The newly formed company only launched in May, but in addition to Battelle’s history, Ganjei has spent decades in the field, and previously served as CEO of Cognate BioServices, Inc. AmplifyBio’s emphasis on bringing novel therapies to the point of commercialization and wide usage is a mission he’s passionate about, and one that he said anyone can find a personal connection to.

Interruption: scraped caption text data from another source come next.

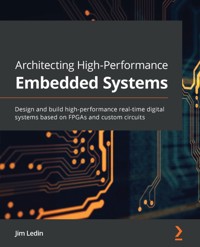 Architecting High-Performance Embedded Systems - Jim Ledin - E-Book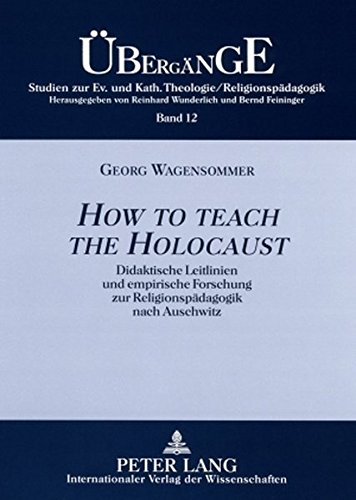 «How to teach the Holocaust»: Didaktische Leitlinien und empirische Forschung zur Religionspädagogik nach Auschwitz (Übergänge. Studien zur ... Katholischen Theologie /Religionspädagogik)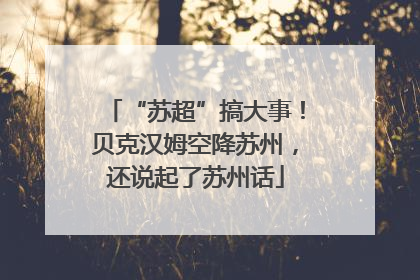 “苏超”搞大事！贝克汉姆空降苏州，还说起了苏州话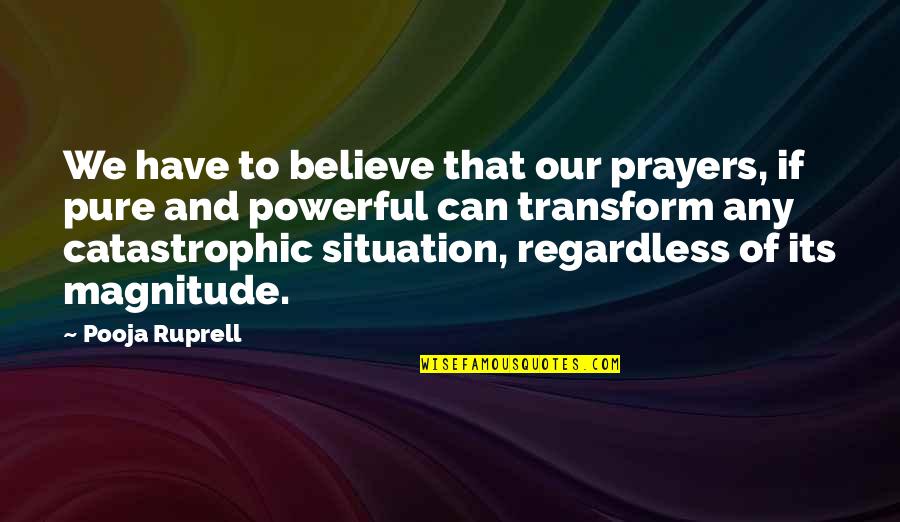 Catastrophic Quotes By Pooja Ruprell: We have to believe that our prayers, if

“All of us know someone who has been affected by a cancer there’s no hope for curing or a genetic disorder with ineffective therapies,” he said. “We all have a friend or a family member affected by one of these conditions. So it’s been remarkable to be a part of the development of therapies that are changing lives. We all have examples that drive us to do everything we can to accelerate these life-changing therapies. We’re staying active and trying to find ways to make these products and therapies applicable to more people and more diseases.”
AmplifyBio isn’t the only organization working to advance these new treatments, but Ganjei believes the company’s methods and team set them apart. Not only are they inheriting Battelle’s “long history of working with federal government agencies,” but Ganjei said their newfound startup status helps them get involved with other organizations’ technology and platforms earlier in their life cycle, maximizing their potential impact. And on top of those organizational pluses, AmplifyBio has talent and people capable of big things.
“The thing that’s really exciting for me is our team,” Ganjei said. “Our culture is something I haven’t seen in my history of working in startups and other jobs. It’s such a huge part of what we do. We’re a business that relies on its people and each individual experiment requires a lot of care and attention and flexibility. We have a really motivated group with a lot of attention to detail, caring people and curious individuals. I can’t emphasize enough how important culture is in an organization. Our culture enables us to drive forward and be a flexible partner. We’re helping people, and that drives us all to go the extra mile.”
Ganjei expects AmplifyBio to “grow exponentially” in its first few years, expanding in-house expertise and increasing the focus on analytics capabilities. He said the company has plenty of major projects and collaborations planned, but isn’t ready to make any announcements just yet. With an eye on the future and AmplifyBio’s exciting potential, Ganjei said there’s nowhere he’d rather be than Ohio.
“There’s a tremendous amount of activity and investment coming into Ohio,” he said. “There are great universities that can be centers for development of therapies and other advanced technologies. The environment and talent we have access to is remarkable. I like operating outside of the very dense, populated areas because it leads to less turnover and a better culture. You can still recruit great talent, but you aren’t losing people every time they go to lunch.”